Au Moyen-Atlas, la truite Fario est la plus connue comme étant une espèce historiquement locale, rappelle la plateforme Ntla9awfbladna, de l’Office national marocain du tourisme (ONMT). A partir de 1925, la truite arc-en-ciel est introduite au Maroc, ramenée d’Amérique du Nord. Traduisant l’intérêt porté pour la consommation de ce poisson comme partie intégrante de la tradition locale, la station de Ras El Maa a vu le jour en 1957, faisant également la promotion de la pêche de loisirs. Au fil des années, la truite a quasiment disparu des cours d’eau douce. Ses refuges naturels restent les zones les plus difficiles d’accès.
Après des années des réintroduction, c’est surtout la truite arc-en-ciel qui est plus largement présente dans les bassins. Dans le cadre des projets d’extension qu’a connue la station de Ras El Maa, celle-ci inclut désormais une école de pêche qui promeut des pratiques durables. Elle est dotée également d’une salle d’exposition, qui met en avant la pisciculture, en plus de sensibiliser à la protection de la biodiversité. Afin de favoriser une reprise des espèces locales, les diverses variétés de Salmo sont considérées comme étant de capture et de remise à l’eau.
Moins disponibles mais bien présentes dans leur milieu naturel, d’autres espèces de truites font la particularité de ce poisson au Maroc : la truite de ruisseau, la brune (Salmo trutta), la macrostigma méditerranéenne et Pellegrini, dite également truite Tensift. Quant à la truite verte du lac d’Isli (Salmo viridis), la truite marocaine ou d’Ifni (Salmo akairos) et la tachetée fine du Dadès (Salmo multipunctata), elles restent entièrement endémiques dans le pays.
Côté cuisine, l’engouement pour la truite marocaine est tel que ce poisson a trouvé sa place dans les émission culinaires en Europe, ou encore les sites spécialisés.
La truite et le saumon sur les étals
Face au gain de popularité de la truite, des industriels nationaux de l’agroalimentaire ont investi la filière, avec des garanties de respect des cycles reproductifs du poissons, ainsi que des conditions d’élevage dans le milieu naturel. En 1989, une unité d’aquaculture a ainsi été lancée par les Domaines Agricoles, qui en a fait l’une des premières en Afrique.
A destination du marché national et étranger, les truites d’Aïn Aghbal et d’Oum Rabii sont élevées sans soja dans la région d’Azrou, avec une traçabilité ayant permis à l’exploitation d’être certifiée selon des normes européennes. Sur le marché, la truite arc-en-ciel entière est généralement calibrée entre 2 et 3 kg, vendue à près de 179 DH/kg. Pour 100 grammes de truite fumée, comptez entre 55 et 59 DH.
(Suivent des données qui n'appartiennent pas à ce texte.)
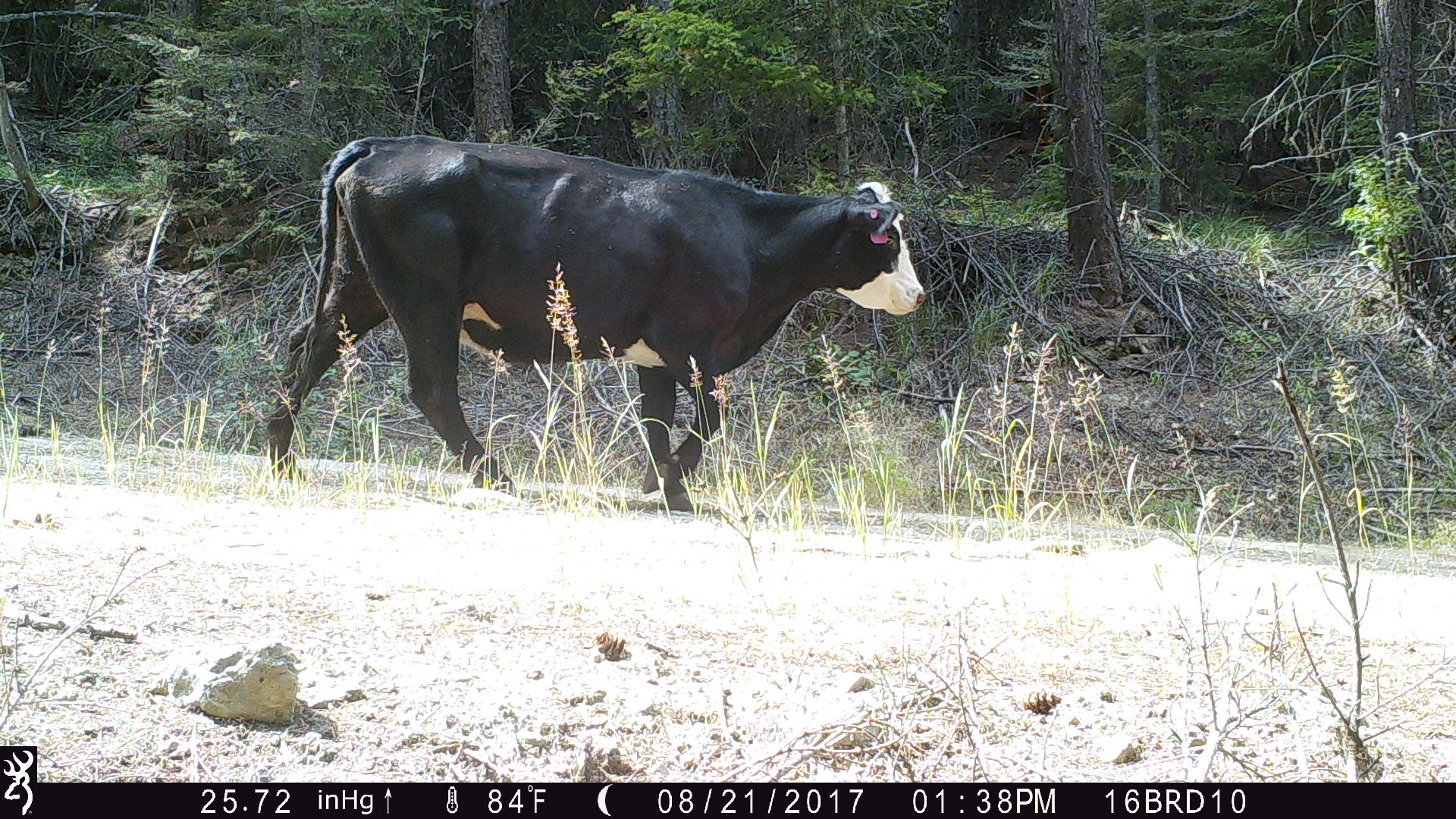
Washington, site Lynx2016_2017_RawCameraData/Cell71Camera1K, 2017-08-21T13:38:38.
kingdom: Animalia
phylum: Chordata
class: Mammalia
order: Artiodactyla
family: Bovidae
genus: Bos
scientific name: Bos taurus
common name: domestic cattle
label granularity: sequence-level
A titre comparatif, la facture s’élève à 125 DH pour 640 grammes de saumon en deux tranches, soit entre 195 et 200 DH le kilo. Issu de l’élevage local et éco-responsable, le filet de saumon fumé nature (100g) varie entre 57 et 63 DH.
Entre la truite dans son milieu sauvage et celle élevée, même dans son environnement naturel, des différences subsistent. Les fins connaisseurs de la pêche de loisirs savent distinguer entre les deux, notamment en examinant les yeux, ou encore les nageoires.